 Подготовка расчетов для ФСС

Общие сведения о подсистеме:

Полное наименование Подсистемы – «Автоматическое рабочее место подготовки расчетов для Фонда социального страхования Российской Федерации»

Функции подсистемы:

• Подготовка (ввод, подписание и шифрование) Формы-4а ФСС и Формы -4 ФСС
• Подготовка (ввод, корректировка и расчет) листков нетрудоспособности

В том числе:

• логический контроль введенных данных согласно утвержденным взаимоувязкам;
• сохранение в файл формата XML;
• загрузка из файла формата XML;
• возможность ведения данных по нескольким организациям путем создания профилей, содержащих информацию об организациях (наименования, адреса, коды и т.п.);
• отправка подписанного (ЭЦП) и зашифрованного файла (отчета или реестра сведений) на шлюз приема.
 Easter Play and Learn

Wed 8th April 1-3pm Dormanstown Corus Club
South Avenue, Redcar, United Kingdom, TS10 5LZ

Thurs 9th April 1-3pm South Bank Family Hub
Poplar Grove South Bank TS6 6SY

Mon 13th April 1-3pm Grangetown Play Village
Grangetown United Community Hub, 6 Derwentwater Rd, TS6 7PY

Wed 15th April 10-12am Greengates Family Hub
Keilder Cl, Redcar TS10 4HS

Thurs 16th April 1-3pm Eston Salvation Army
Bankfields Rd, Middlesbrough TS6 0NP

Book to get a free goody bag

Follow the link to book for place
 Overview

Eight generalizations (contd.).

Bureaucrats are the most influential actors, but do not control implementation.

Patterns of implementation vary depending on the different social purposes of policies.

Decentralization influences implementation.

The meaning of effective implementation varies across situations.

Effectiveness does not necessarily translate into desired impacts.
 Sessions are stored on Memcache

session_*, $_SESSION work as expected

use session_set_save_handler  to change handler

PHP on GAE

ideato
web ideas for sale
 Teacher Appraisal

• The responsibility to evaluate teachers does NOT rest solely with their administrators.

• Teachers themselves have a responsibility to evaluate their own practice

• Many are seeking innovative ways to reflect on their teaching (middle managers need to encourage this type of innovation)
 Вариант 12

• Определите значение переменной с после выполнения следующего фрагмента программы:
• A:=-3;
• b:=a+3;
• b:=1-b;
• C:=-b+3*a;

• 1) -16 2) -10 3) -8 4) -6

Problem to solve:
Retype the records in their entirety, matching each one exactly.

Response area:
 Подготовка расчетов для ФСС

Общие сведения о подсистеме:

Полное наименование Подсистемы – «Автоматическое рабочее место подготовки расчетов для Фонда социального страхования Российской Федерации»

Функции подсистемы:

• Подготовка (ввод, подписание и шифрование) Формы-4а ФСС и Формы -4 ФСС
• Подготовка (ввод, корректировка и расчет) листков нетрудоспособности

В том числе:

• логический контроль введенных данных согласно утвержденным взаимоувязкам;
• сохранение в файл формата XML;
• загрузка из файла формата XML;
• возможность ведения данных по нескольким организациям путем создания профилей, содержащих информацию об организациях (наименования, адреса, коды и т.п.);
• отправка подписанного (ЭЦП) и зашифрованного файла (отчета или реестра сведений) на шлюз приема.
 Easter Play and Learn

Wed 8th April 1-3pm Dormanstown Corus Club
South Avenue, Redcar, United Kingdom, TS10 5LZ

Thurs 9th April 1-3pm South Bank Family Hub
Poplar Grove South Bank TS6 6SY

Mon 13th April 1-3pm Grangetown Play Village
Grangetown United Community Hub, 6 Derwentwater Rd, TS6 7PY

Wed 15th April 10-12am Greengates Family Hub
Keilder Cl, Redcar TS10 4HS

Thurs 16th April 1-3pm Eston Salvation Army
Bankfields Rd, Middlesbrough TS6 0NP

Book to get a free goody bag

Follow the link to book for place
 Overview

Eight generalizations (contd.).

Bureaucrats are the most influential actors, but do not control implementation.

Patterns of implementation vary depending on the different social purposes of policies.

Decentralization influences implementation.

The meaning of effective implementation varies across situations.

Effectiveness does not necessarily translate into desired impacts.
 Sessions are stored on Memcache

session_*, $_SESSION work as expected

use session_set_save_handler  to change handler

PHP on GAE

ideato
web ideas for sale
 Teacher Appraisal

• The responsibility to evaluate teachers does NOT rest solely with their administrators.

• Teachers themselves have a responsibility to evaluate their own practice

• Many are seeking innovative ways to reflect on their teaching (middle managers need to encourage this type of innovation)
 Вариант 12

• Определите значение переменной с после выполнения следующего фрагмента программы:
• A:=-3;
• b:=a+3;
• b:=1-b;
• C:=-b+3*a;

• 1) -16 2) -10 3) -8 4) -6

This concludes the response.